Studies analyzing the impact of needle size on diagnostic yield of EBUS-TBNA
| Author | Year | Number of patients | Main conclusions |
|---|---|---|---|
| Nakajima | 2011 | 45 | Better histological preservation but more blood contamination with 21 G needle |
| Oki | 2011 | 60 | No differences in diagnostic yield |
| Saji | 2011 | 56 | Better diagnostic accuracy with 21 G |
| Yarmus | 2013 | 1,235 | No differences in diagnostic yield. Fewer needle passes with 21 G needle associated with ROSE |
| Jeyabalan | 2014 | 303 | Better characterization of non-small cell lung cancer with the use of 21 G needles |
EBUS-TBNA, endobronchial ultrasound transbronchial needle aspiration.

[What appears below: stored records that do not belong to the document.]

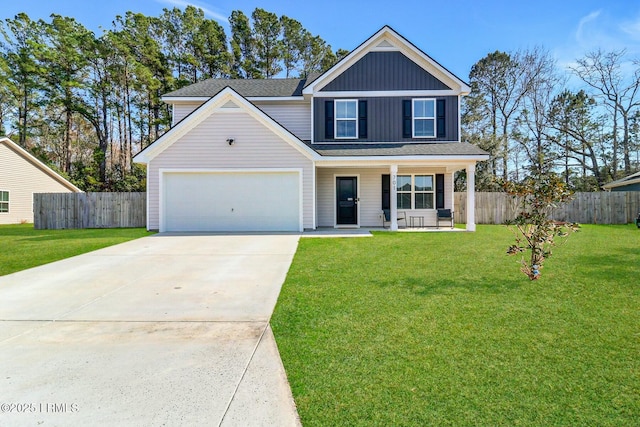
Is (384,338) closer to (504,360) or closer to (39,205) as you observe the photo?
(504,360)

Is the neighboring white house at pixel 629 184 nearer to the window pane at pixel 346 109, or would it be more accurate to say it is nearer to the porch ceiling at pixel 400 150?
the porch ceiling at pixel 400 150

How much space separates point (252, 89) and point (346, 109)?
14.9 feet

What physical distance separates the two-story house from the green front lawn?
671cm

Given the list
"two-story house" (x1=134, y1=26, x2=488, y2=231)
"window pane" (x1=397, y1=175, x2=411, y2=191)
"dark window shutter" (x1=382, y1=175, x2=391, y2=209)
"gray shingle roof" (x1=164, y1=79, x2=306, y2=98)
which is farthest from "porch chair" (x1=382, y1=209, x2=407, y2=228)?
"gray shingle roof" (x1=164, y1=79, x2=306, y2=98)

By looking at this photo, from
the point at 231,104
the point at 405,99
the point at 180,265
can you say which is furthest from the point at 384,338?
the point at 405,99

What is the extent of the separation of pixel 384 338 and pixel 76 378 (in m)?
2.70

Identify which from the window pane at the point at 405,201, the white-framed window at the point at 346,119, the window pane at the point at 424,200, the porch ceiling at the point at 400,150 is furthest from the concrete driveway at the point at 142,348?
the window pane at the point at 424,200

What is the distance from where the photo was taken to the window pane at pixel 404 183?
14.8m

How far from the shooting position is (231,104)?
12.3m

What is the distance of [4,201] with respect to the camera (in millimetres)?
20219

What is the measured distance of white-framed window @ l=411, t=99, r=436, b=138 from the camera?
14.1 meters

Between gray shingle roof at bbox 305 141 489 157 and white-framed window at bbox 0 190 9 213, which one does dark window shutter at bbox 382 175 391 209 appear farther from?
white-framed window at bbox 0 190 9 213

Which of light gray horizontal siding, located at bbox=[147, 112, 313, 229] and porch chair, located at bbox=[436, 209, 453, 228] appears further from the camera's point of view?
porch chair, located at bbox=[436, 209, 453, 228]

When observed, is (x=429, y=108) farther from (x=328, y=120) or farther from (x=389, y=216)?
(x=389, y=216)
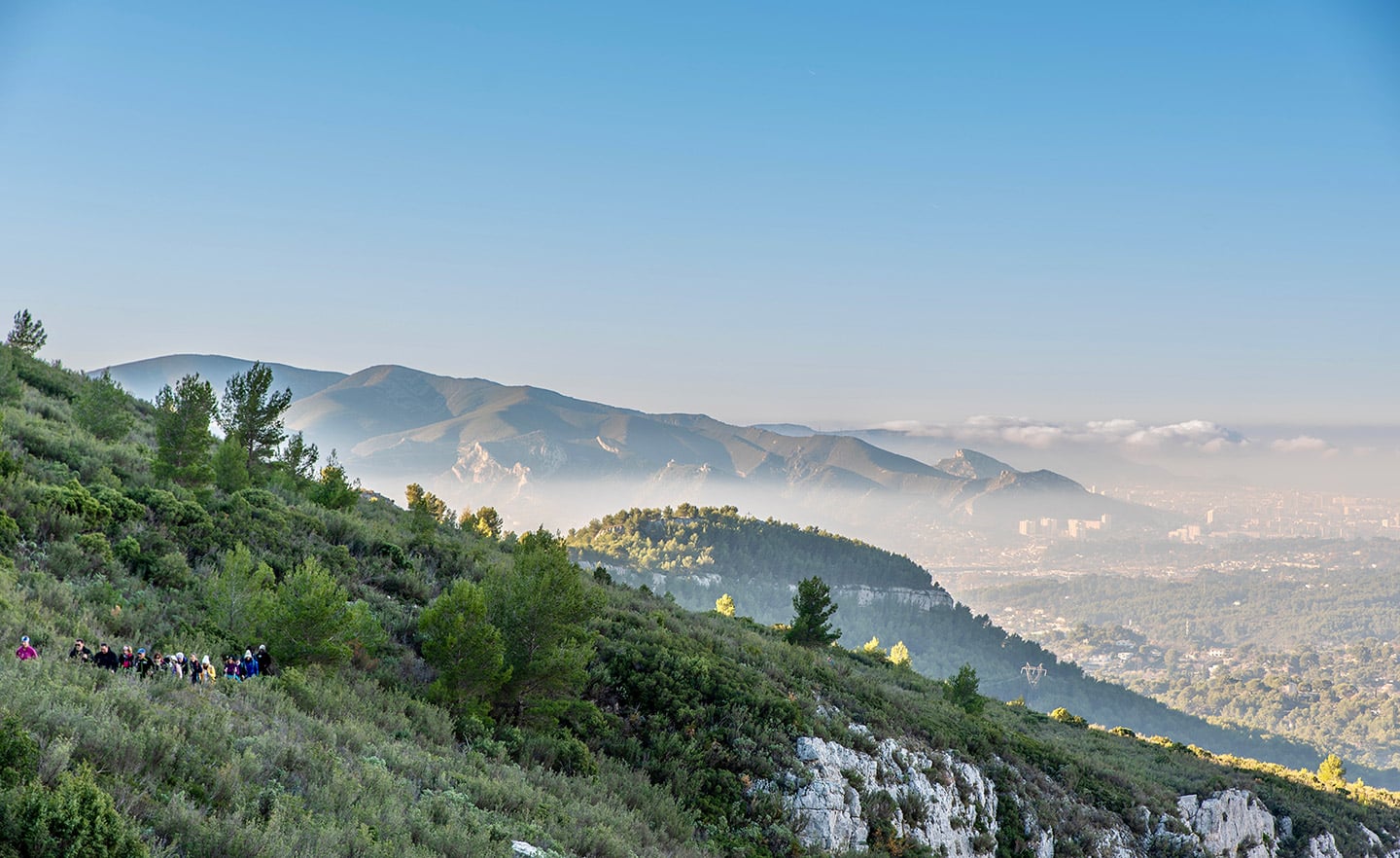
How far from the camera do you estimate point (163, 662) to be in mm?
12797

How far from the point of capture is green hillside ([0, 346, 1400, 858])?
821cm

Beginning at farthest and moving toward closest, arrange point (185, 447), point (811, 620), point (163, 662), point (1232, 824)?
point (811, 620) < point (1232, 824) < point (185, 447) < point (163, 662)

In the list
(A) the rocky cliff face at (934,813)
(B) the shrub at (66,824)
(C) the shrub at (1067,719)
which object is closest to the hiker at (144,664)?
(B) the shrub at (66,824)

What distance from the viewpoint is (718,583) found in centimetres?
19125

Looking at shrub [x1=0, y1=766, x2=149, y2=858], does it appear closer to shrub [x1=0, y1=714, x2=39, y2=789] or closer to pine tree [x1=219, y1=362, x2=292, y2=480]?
shrub [x1=0, y1=714, x2=39, y2=789]

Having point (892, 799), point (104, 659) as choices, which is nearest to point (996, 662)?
point (892, 799)

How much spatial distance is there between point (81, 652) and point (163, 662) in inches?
49.8

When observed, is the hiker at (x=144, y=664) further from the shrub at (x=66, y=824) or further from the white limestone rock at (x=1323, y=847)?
the white limestone rock at (x=1323, y=847)

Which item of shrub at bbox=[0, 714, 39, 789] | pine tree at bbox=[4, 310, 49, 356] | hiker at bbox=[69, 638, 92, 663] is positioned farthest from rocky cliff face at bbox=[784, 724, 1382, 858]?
pine tree at bbox=[4, 310, 49, 356]

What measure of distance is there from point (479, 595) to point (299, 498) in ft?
60.8

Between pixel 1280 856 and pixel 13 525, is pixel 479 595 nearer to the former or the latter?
pixel 13 525

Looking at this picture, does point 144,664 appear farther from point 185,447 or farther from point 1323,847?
point 1323,847

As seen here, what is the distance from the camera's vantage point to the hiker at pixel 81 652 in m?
11.7

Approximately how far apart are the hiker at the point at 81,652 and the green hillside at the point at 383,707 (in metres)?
0.13
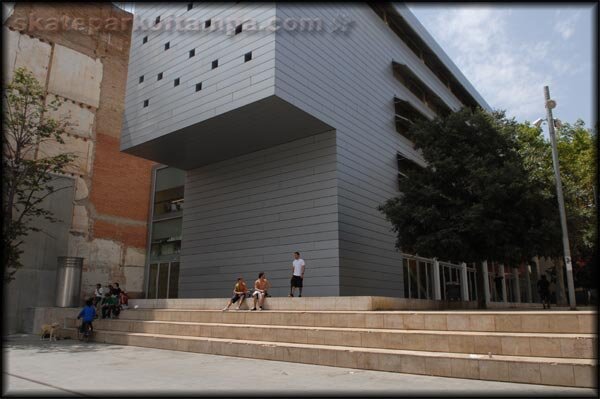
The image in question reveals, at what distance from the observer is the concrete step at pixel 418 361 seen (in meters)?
6.72

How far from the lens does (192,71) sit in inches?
771

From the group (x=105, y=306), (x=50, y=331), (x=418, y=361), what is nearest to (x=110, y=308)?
(x=105, y=306)

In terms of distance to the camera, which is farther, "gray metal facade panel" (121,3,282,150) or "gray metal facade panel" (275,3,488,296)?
"gray metal facade panel" (275,3,488,296)

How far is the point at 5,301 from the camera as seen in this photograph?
20.8 meters

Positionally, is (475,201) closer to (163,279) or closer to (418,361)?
(418,361)

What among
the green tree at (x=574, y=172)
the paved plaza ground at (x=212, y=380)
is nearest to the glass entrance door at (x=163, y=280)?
the paved plaza ground at (x=212, y=380)

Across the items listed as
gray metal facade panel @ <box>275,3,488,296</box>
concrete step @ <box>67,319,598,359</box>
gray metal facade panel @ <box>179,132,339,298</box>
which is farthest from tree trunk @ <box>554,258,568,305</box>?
concrete step @ <box>67,319,598,359</box>

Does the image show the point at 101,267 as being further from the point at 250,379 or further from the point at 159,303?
the point at 250,379

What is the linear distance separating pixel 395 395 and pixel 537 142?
61.7 feet

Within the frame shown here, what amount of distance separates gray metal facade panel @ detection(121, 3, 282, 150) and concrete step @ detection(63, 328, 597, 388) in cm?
922

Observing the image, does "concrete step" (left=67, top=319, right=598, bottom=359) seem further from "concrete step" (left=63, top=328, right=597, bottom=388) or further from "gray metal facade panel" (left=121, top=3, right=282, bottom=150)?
"gray metal facade panel" (left=121, top=3, right=282, bottom=150)

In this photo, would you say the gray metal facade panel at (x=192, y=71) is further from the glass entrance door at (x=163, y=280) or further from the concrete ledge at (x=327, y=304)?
the glass entrance door at (x=163, y=280)

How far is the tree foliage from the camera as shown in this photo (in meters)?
15.9

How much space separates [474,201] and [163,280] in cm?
1875
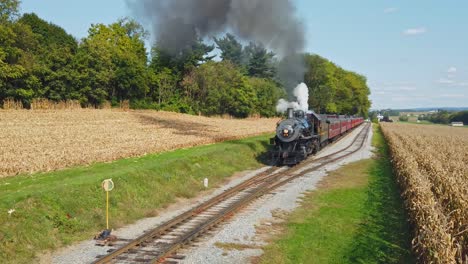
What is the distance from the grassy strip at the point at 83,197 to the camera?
1269 cm

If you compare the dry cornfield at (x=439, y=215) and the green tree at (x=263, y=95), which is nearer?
the dry cornfield at (x=439, y=215)

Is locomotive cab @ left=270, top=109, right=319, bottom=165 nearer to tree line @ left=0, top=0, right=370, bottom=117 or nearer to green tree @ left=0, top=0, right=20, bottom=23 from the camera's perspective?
tree line @ left=0, top=0, right=370, bottom=117

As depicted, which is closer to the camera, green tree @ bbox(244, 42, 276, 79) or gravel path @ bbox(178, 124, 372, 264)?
gravel path @ bbox(178, 124, 372, 264)

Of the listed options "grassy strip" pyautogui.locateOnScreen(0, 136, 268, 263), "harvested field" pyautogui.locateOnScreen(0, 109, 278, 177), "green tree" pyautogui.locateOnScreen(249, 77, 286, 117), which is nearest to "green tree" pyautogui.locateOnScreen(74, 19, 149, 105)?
"harvested field" pyautogui.locateOnScreen(0, 109, 278, 177)

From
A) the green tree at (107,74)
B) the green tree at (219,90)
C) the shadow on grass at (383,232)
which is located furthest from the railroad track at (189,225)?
the green tree at (219,90)

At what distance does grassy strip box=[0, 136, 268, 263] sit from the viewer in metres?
12.7

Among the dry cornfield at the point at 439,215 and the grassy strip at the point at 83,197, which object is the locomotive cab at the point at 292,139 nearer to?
the grassy strip at the point at 83,197

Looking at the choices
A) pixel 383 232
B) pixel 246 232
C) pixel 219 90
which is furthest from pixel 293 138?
pixel 219 90

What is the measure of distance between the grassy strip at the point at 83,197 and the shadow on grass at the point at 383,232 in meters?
8.17

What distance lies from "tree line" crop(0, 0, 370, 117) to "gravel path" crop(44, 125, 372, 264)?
18.6m

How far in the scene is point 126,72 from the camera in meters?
64.8

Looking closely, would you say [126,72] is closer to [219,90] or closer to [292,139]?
[219,90]

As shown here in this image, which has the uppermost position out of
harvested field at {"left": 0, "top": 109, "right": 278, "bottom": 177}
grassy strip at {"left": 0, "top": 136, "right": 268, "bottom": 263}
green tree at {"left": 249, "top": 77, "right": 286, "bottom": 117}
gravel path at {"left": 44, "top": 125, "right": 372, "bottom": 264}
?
green tree at {"left": 249, "top": 77, "right": 286, "bottom": 117}

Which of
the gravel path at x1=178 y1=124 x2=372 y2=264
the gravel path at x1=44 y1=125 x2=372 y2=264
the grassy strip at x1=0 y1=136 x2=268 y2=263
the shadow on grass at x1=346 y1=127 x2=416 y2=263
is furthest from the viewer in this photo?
the grassy strip at x1=0 y1=136 x2=268 y2=263
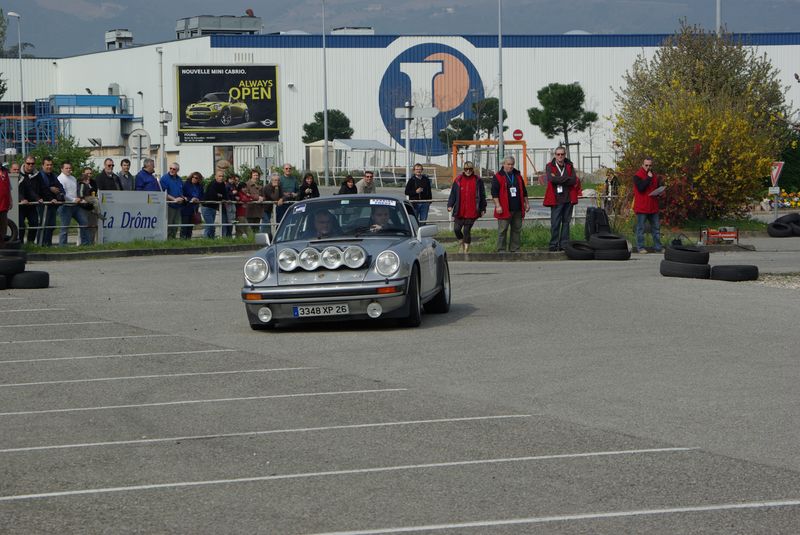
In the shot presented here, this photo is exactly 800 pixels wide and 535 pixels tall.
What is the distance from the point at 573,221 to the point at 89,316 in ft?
56.0

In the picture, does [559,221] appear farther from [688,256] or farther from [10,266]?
[10,266]

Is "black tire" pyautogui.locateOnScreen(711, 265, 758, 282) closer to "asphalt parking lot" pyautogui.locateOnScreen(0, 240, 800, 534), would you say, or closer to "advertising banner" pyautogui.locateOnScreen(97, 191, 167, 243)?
"asphalt parking lot" pyautogui.locateOnScreen(0, 240, 800, 534)

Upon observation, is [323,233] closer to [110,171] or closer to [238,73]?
[110,171]

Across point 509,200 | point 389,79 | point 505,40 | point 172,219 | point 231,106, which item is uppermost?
point 505,40

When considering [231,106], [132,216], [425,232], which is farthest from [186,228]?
[231,106]

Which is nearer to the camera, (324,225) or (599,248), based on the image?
(324,225)

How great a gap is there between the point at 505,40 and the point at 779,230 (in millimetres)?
64442

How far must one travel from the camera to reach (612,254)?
75.5 ft

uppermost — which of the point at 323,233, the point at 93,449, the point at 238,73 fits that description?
the point at 238,73

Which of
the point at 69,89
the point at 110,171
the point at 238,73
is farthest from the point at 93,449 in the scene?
the point at 69,89

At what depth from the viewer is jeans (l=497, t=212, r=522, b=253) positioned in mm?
23500

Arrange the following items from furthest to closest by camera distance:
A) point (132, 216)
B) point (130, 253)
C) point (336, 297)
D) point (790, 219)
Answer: point (790, 219), point (132, 216), point (130, 253), point (336, 297)

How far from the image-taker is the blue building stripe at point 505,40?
90000 mm

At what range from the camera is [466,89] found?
3615 inches
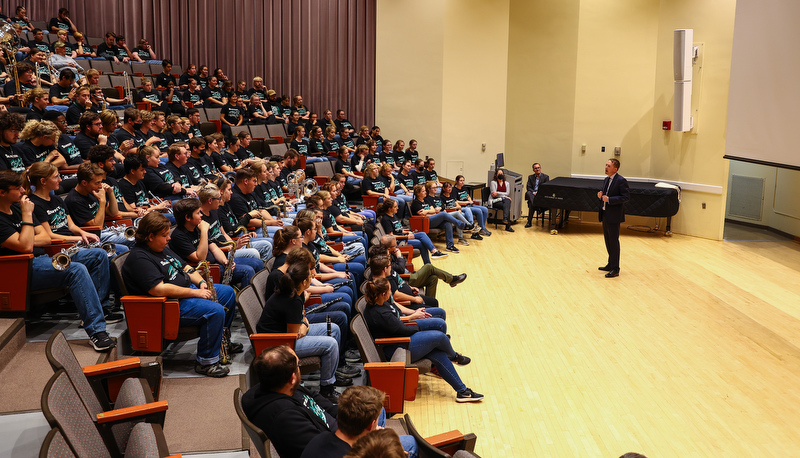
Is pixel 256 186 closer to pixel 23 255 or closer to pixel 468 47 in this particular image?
pixel 23 255

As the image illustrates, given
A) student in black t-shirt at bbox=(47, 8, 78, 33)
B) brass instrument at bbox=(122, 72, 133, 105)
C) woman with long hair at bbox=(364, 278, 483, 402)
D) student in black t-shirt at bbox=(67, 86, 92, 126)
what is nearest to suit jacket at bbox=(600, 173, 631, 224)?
woman with long hair at bbox=(364, 278, 483, 402)

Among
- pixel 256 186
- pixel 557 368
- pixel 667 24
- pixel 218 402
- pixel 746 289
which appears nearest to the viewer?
pixel 218 402

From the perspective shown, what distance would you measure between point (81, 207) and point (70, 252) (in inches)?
27.2

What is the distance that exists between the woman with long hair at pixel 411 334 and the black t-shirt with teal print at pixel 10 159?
9.41ft

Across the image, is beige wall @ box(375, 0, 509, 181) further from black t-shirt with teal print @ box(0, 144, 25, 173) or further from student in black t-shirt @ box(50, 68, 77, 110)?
black t-shirt with teal print @ box(0, 144, 25, 173)

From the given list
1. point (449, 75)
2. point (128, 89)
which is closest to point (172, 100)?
point (128, 89)

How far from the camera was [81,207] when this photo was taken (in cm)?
447

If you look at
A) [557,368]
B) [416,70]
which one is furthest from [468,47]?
[557,368]

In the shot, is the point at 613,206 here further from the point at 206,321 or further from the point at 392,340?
the point at 206,321

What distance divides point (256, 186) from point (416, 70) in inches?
265

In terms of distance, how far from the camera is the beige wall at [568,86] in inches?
Answer: 399

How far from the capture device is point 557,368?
518 cm

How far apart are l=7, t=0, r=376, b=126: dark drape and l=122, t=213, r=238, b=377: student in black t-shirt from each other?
10071 mm

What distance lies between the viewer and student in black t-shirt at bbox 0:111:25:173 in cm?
476
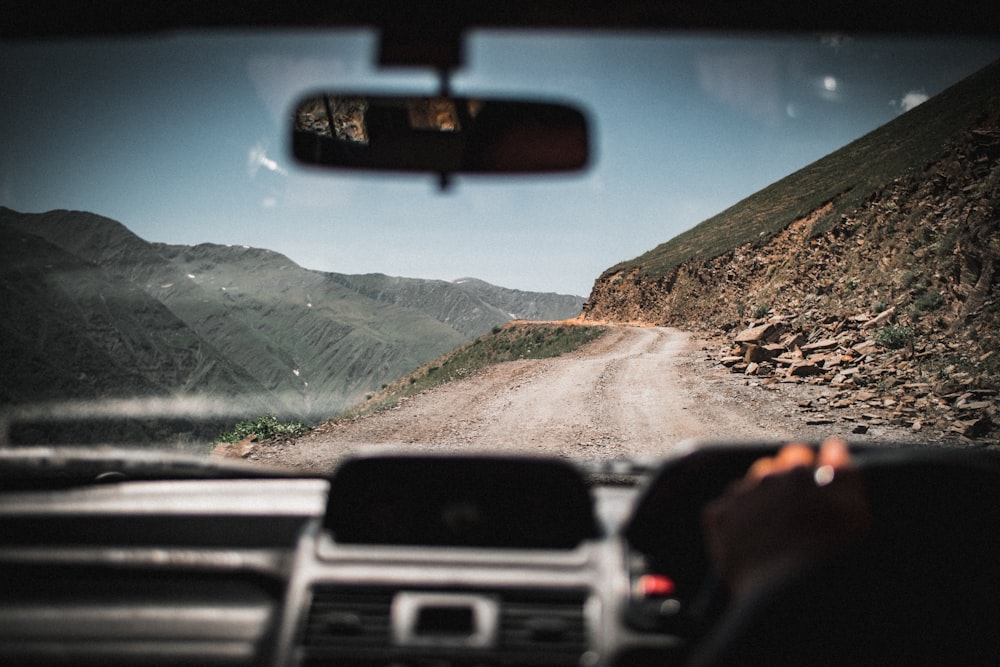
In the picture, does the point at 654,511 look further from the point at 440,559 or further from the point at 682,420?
the point at 682,420

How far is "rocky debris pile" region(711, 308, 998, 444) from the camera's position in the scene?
12.1 metres

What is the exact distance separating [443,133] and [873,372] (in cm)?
1571

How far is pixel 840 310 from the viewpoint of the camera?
25.8m

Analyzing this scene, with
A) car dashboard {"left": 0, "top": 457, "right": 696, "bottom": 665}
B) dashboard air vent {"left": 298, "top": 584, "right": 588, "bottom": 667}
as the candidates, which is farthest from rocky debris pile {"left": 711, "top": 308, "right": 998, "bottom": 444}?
dashboard air vent {"left": 298, "top": 584, "right": 588, "bottom": 667}

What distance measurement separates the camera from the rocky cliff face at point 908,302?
552 inches

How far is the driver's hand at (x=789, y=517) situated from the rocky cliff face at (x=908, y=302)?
11590mm

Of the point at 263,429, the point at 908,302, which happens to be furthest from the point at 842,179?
the point at 263,429

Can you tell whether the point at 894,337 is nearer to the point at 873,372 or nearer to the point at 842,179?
the point at 873,372

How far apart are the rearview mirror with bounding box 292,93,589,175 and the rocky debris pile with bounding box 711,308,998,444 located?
32.0 feet

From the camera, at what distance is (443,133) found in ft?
10.5

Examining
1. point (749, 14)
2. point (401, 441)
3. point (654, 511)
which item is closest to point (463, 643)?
point (654, 511)

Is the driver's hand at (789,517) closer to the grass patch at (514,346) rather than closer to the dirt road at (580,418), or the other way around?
the dirt road at (580,418)

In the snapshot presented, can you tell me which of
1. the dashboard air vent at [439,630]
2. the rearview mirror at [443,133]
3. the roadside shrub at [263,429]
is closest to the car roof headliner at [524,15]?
the rearview mirror at [443,133]

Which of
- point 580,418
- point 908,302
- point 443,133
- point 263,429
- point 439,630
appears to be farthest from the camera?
point 908,302
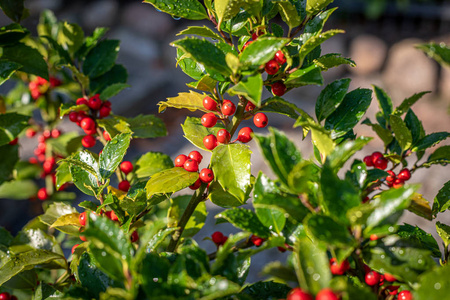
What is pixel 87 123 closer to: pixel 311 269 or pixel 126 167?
pixel 126 167

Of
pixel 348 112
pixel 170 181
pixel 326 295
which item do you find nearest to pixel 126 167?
pixel 170 181

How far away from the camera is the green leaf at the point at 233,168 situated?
0.63 meters

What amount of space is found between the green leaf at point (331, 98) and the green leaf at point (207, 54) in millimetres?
189

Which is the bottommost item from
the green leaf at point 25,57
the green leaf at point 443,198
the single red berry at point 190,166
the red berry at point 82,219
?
the red berry at point 82,219

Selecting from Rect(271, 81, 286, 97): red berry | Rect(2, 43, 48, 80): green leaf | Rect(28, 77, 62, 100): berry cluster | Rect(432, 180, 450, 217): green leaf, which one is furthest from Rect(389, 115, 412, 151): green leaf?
Rect(28, 77, 62, 100): berry cluster

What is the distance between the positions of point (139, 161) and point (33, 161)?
613 millimetres

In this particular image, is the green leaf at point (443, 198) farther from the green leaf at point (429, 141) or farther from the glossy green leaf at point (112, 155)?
the glossy green leaf at point (112, 155)

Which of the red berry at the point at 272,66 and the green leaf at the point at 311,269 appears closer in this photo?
the green leaf at the point at 311,269

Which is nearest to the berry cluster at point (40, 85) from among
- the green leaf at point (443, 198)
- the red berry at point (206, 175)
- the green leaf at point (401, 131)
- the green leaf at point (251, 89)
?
the red berry at point (206, 175)

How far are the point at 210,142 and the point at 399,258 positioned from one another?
357mm

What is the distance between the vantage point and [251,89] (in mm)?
526

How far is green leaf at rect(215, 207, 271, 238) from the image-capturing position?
53cm

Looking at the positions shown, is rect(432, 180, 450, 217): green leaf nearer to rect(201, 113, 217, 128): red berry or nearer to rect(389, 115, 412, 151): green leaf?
rect(389, 115, 412, 151): green leaf

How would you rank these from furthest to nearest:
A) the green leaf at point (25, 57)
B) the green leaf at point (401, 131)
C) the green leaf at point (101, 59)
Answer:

Studies analyzing the impact of ROSE on diagnostic yield of EBUS-TBNA
| Author | Year | Number of patients | Role of ROSE |
|---|---|---|---|
| Guo | 2016 | 122 with ROSE; 114 without ROSE | Better diagnostic yield in the ROSE group than in the non-ROSE group (90.5% |
| Simon | 2017 | 147 | The sensitivity of ROSE was 85.71% |
| Nakajima | 2013 | 438 | No false-positive results on ROSE; 5.7% false-negative on ROSE |
| Sehgal | 2018 | Meta-analysis with 618 subjects | ROSE did not improve the diagnostic yield. ROSE was associated with fewer number of needle passes and a lower number of additional procedures |
| Oki | 2013 | 108 | ROSE was associated with lower need for additional procedures and puncture number |
| Trisolini | 2015 | 98 with ROSE; 99 without ROSE | ROSE reduced the number of repeated diagnostic invasive procedures aimed at molecular profiling and increased by 10% the success rate of the procedure for genotyping |
| Joseph | 2013 | 131 | The sensitivity and specificity of ROSE were 89.5% and 96.4%, while the sensitivity and specificity of EBUS-TBNA were 92.1% and 100%, respectively |
| Caupena | 2020 | 64 | ROSE diagnosis was concordant with final diagnosis in 96.1% of the cases |
| Yarmus | 2011 | 34 with ROSE; 34 without ROSE | Differences in diagnostic yield were not observed with or without the use of ROSE |
| Murakami | 2013 | 100 | ROSE was associated with fewer number of passes per procedure |
EBUS-TBNA, endobronchial ultrasound transbronchial needle aspiration; ROSE, rapid on-site evaluation.